Lipsitch also wants to find a way to pinpoint who in a community is infected, with data that’s individual-level, not population-level like wastewater. Ideally, he would like to see the CDC perform population surveys, sampling a representative subset of Americans to estimate who has COVID-19. Such surveys could contribute to precise estimates of how many people in a given state or county are currently infected, driving forecasts of an individual’s chance at exposure if they go to work or school. British modelers consider similar surveys conducted by the U.K.’s Office for National Statistics much more reliable than case counts, Lipsitch said. But there’s no comparison for these surveys in the U.S.
CFA’s conversations about potential data sources and public-health actions are largely theoretical at this point, as the center is still a team of only four people — three of whom are “on loan” from their academic positions, as Lipsitch described it.
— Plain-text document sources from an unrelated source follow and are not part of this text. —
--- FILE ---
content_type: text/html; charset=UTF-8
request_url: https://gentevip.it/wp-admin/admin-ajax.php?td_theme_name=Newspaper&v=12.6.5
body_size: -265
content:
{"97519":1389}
Posting job descriptions for the center’s eventual 100 scientists and communicators is “taking longer than we had hoped,” he said. As of early June, only one job posting is open for applications.
As it works on scaling up, CFA faces a broader challenge: the CDC’s lack of authority over state and local health agencies. “Outside of a public-health emergency, CDC has no authority to require states to share data,” Lipsitch said. And even during the COVID-19 emergency, the agency has been unable to require sharing some key metrics, such as breakthrough cases and deaths.
The CDC also has limited authority over Americans overall, and trust in the public-health system is waning. One recent poll showed that nearly one-third of the country thinks the pandemic is already over, while Congress consistently fails to deliver new funding for COVID-safety measures. These may be concerning signals for the new forecasting center’s future: Even if the CFA is able to provide timely, accurate infectious-disease forecasts like what we have for the weather, how many people will actually act on the information?